Instituto de Educação e Cidadania, 3770-033 Mamarrosa, Portugal.
J Cell Biol. 2016 Mar 28;212(7):789-801. doi: 10.1083/jcb.201509039.
Differentiation of the presynaptic terminal is a complex and rapid event that normally occurs in spatially specific axonal regions distant from the soma; thus, it is believed to be dependent on intra-axonal mechanisms. However, the full nature of the local events governing presynaptic assembly remains unknown. Herein, we investigated the involvement of the ubiquitin-proteasome system (UPS), the major degradative pathway, in the local modulation of presynaptic differentiation. We found that proteasome inhibition has a synaptogenic effect on isolated axons. In addition, formation of a stable cluster of synaptic vesicles onto a postsynaptic partner occurs in parallel to an on-site decrease in proteasome degradation. Accumulation of ubiquitinated proteins at nascent sites is a local trigger for presynaptic clustering. Finally, proteasome-related ubiquitin chains (K11 and K48) function as signals for the assembly of presynaptic terminals. Collectively, we propose a new axon-intrinsic mechanism for presynaptic assembly through local UPS inhibition. Subsequent on-site accumulation of proteins in their polyubiquitinated state triggers formation of presynapses.

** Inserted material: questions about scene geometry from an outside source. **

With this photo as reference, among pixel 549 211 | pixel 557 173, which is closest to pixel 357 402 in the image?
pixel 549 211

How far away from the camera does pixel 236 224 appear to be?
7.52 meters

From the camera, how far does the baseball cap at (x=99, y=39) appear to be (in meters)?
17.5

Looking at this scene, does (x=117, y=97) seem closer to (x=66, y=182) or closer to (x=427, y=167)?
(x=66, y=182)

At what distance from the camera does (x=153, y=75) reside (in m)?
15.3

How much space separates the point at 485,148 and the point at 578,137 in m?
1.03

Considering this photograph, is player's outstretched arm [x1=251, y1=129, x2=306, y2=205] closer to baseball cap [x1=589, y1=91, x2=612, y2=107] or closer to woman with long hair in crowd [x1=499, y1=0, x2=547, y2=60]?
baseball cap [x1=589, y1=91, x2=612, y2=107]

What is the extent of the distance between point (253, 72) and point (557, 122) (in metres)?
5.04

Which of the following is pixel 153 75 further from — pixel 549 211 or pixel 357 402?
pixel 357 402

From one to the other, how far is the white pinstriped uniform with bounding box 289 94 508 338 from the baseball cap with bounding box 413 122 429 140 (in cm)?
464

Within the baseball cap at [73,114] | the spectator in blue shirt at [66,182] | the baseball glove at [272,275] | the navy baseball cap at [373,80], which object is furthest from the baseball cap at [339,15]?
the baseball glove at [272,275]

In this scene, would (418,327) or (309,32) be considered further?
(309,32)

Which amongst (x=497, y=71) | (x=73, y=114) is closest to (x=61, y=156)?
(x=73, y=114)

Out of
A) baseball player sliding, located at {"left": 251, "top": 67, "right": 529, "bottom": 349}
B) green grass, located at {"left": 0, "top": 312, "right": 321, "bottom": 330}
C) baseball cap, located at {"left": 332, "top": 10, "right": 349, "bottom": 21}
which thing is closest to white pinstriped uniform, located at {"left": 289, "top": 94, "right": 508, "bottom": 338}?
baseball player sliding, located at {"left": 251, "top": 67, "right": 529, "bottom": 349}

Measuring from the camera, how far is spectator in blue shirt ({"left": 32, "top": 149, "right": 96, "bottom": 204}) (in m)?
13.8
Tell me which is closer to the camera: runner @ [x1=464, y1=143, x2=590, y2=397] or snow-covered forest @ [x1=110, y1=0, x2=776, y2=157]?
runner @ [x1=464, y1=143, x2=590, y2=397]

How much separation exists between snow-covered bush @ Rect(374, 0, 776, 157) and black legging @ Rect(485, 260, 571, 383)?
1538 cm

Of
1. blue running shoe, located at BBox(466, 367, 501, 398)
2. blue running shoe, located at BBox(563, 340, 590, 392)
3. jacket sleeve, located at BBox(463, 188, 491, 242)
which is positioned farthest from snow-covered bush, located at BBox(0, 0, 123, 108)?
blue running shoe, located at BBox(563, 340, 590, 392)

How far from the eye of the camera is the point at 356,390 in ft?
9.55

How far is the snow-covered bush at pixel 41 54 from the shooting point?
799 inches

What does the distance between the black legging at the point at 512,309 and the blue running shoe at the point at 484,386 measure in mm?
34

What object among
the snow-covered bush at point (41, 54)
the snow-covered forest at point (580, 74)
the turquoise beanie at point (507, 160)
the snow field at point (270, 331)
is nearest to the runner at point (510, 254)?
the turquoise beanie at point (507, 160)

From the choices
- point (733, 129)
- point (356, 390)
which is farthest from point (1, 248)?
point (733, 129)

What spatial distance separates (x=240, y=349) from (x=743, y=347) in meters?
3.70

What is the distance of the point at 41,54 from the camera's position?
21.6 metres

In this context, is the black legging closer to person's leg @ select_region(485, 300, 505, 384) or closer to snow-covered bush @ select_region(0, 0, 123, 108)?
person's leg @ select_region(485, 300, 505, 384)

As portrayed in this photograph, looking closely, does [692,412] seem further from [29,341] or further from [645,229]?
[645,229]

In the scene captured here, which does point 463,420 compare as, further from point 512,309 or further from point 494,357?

突触前终末的分化是一个复杂且迅速的过程,通常发生在远离胞体的特定轴突区域;因此,人们认为它依赖于轴突内机制。然而,调控突触前组装的局部事件的全貌仍不清楚。在此,我们研究了主要降解途径泛素 - 蛋白酶体系统(UPS)在突触前分化的局部调节中的作用。我们发现蛋白酶体抑制对分离的轴突具有促突触形成的作用。此外,突触小泡在突触后伙伴上形成稳定簇的过程与蛋白酶体降解的局部减少同时发生。新生部位泛素化蛋白的积累是突触前簇集的局部触发因素。最后,与蛋白酶体相关的泛素链(K11和K48)作为突触前终末组装的信号。总的来说,我们提出了一种通过局部抑制UPS进行突触前组装的新的轴突内在机制。随后,处于多聚泛素化状态的蛋白质在局部积累触发了突触前膜的形成。